Lepsze widzenie nocą: większy kontrast, mniej odblasków
Wiele osób zauważa, że soczewki kontaktowe nie zapewniają optymalnego widzenia nocą. Natomiast soczewki okularowe można zoptymalizować pod tym kątem, np. za pomocą technologii i.Scription. Możliwa jest także poprawa kontrastu. Uciążliwe odblaski związane z noszeniem okularów można zredukować dzięki specjalistycznym powłokom, a w przypadku okularów słonecznych – dzięki pfiltrom polaryzacyjnym.
Najlepsze rozwiązanie dla zeza towarzyszącego? Okulary!
Zez towarzyszący dotyka wiele osób i często nie jest korygowany. Charakteryzuje się brakiem równoległości między osiami widzenia obojga oczu. Nie jest to jednak widoczne dla osób postronnych. Zez towarzyszący pogarsza widzenie przestrzenne, a mięśnie oczu i mózg muszą ciągle pracować nad uniknięciem podwójnego widzenia. Niezdiagnozowany zez towarzyszący jest bardzo męczącą dolegliwością. Często prowadzi do nawracającego bólu głowy oraz napięcia mięśni. Jednym z rozwiązań są pryzmaty wbudowane w soczewkę. Pozwalają poprawić współdziałanie obojga oczu. Po okresie adaptacji użytkownik może cieszyć się komfortowym i niezakłóconym widzeniem. Soczewki kontaktowe nie są w stanie zapewnić takiej korekty, ponieważ poruszają się wraz z okiem. Pryzmaty w soczewce muszą być precyzyjnie scentrowane, aby zapewniały odpowiednie wsparcie podczas patrzenia na wprost.
Astygmatyzm: okulary czy soczewki kontaktowe?

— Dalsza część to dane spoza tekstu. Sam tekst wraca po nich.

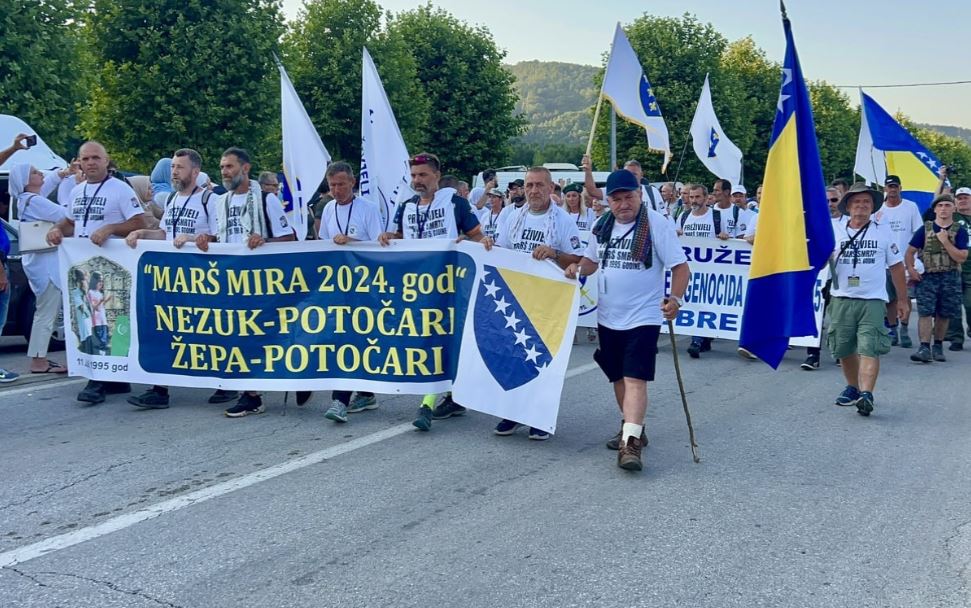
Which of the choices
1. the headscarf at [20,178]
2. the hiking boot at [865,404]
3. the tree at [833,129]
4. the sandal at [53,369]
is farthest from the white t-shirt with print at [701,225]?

U astygmatyków występuje rozmazane i zniekształcone widzenie. Na ratunek przychodzą więc soczewki okularowe z mocą cylindryczną. Załamują światło w różnych kierunkach. Recepta na takie soczewki zawiera nie tylko szczegóły krótko- lub dalekowzroczności, ale też moc i pozycję cylindra w stopniach. Do takiej korekty wykorzystuje się specjalistyczne soczewki kontaktowe – tzw. toryczne. Należy jednak pamiętać, że przy dużej mocy cylindra obraz zapewniany przez soczewki kontaktowe może być niestabilny – choć soczewki pozwalają wówczas uniknąć grubych soczewek okularowych. Tradycyjne okulary zapewniają większą stabilność widzenia. Jednak to użytkownik ostatecznie decyduje, które rozwiązanie jest dla niego lepsze.

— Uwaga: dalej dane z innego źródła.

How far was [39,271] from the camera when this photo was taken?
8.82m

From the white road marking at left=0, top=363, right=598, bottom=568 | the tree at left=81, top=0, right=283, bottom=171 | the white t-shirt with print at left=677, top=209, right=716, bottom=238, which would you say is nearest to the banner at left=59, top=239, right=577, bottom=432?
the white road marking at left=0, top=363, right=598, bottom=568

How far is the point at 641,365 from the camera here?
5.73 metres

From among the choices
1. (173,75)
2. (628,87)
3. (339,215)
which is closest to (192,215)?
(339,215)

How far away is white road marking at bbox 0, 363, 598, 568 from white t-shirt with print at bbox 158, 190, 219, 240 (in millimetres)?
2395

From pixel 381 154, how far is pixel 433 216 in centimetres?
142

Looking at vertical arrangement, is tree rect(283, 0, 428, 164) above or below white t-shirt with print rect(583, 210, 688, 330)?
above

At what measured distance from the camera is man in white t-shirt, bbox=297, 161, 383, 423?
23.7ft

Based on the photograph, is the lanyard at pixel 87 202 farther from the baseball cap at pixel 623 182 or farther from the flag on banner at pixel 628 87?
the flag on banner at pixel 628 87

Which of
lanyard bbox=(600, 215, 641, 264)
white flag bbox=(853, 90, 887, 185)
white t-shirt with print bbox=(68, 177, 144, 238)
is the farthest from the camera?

Przykładowo sportowcy wybierają soczewki kontaktowe, ponieważ redukują ryzyko urazu i zapewniają większą swobodę. Widok zawodowych piłkarzy grających w okularach należy do rzadkości, prawda? W niektórych przypadkach soczewki kontaktowe są preferowanym rozwiązaniem nawet mimo niepełnej korekty wzroku. Soczewki kontaktowe do uprawiania sportu – okulary do odpoczynku w domu.
Ciąża
Czy wiesz, że krzywizna rogówki może się zmienić w czasie ciąży? Hormony mogą prowadzić do puchnięcia oczu. Wahania hormonalne u ciężarnych mogą także ograniczać produkcję łez, skutkując suchością oczu. Powyższe czynniki sprawiają, że noszenie soczewek kontaktowych może być nieprzyjemne, a nawet szkodliwe dla oka. Ciężarne, które noszą soczewki kontaktowe i zauważyły te objawy, powinny skonsultować się z okulistą. Ulgę dla oczu zapewnią okulary.

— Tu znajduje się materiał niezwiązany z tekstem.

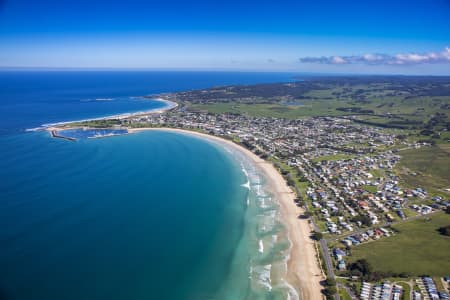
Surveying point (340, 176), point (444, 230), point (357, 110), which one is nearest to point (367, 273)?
point (444, 230)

Jedna para okularów na dwór i w pomieszczeniach
Bez względu na to, czy nosimy okulary, czy soczewki kontaktowe, musimy chronić oczy przed słońcem! Soczewki słoneczne nie tylko chronią tęczówkę, ale też całe oko (w tym spojówkę) przed uszkodzeniami i zapaleniem wywołanymi promieniowaniem UV. Okulary z samościemniającymi się soczewkami mogą być najlepszym rozwiązaniem dla osób, które nie chcą nieustannie zakładać i zdejmować okularów słonecznych. Specjalne cząsteczki, którymi pokryta jest soczewka, reagują na natężenie światła słonecznego.
Bez względu na wybrane rozwiązanie optyczne, warto skonsultować się z optykiem. Specjalista przeanalizuje potrzeby oczu i pomoże sprostać codziennym wymaganiom. Pozwoli to wskazać najwłaściwsze rozwiązanie: okulary albo soczewki kontaktowe.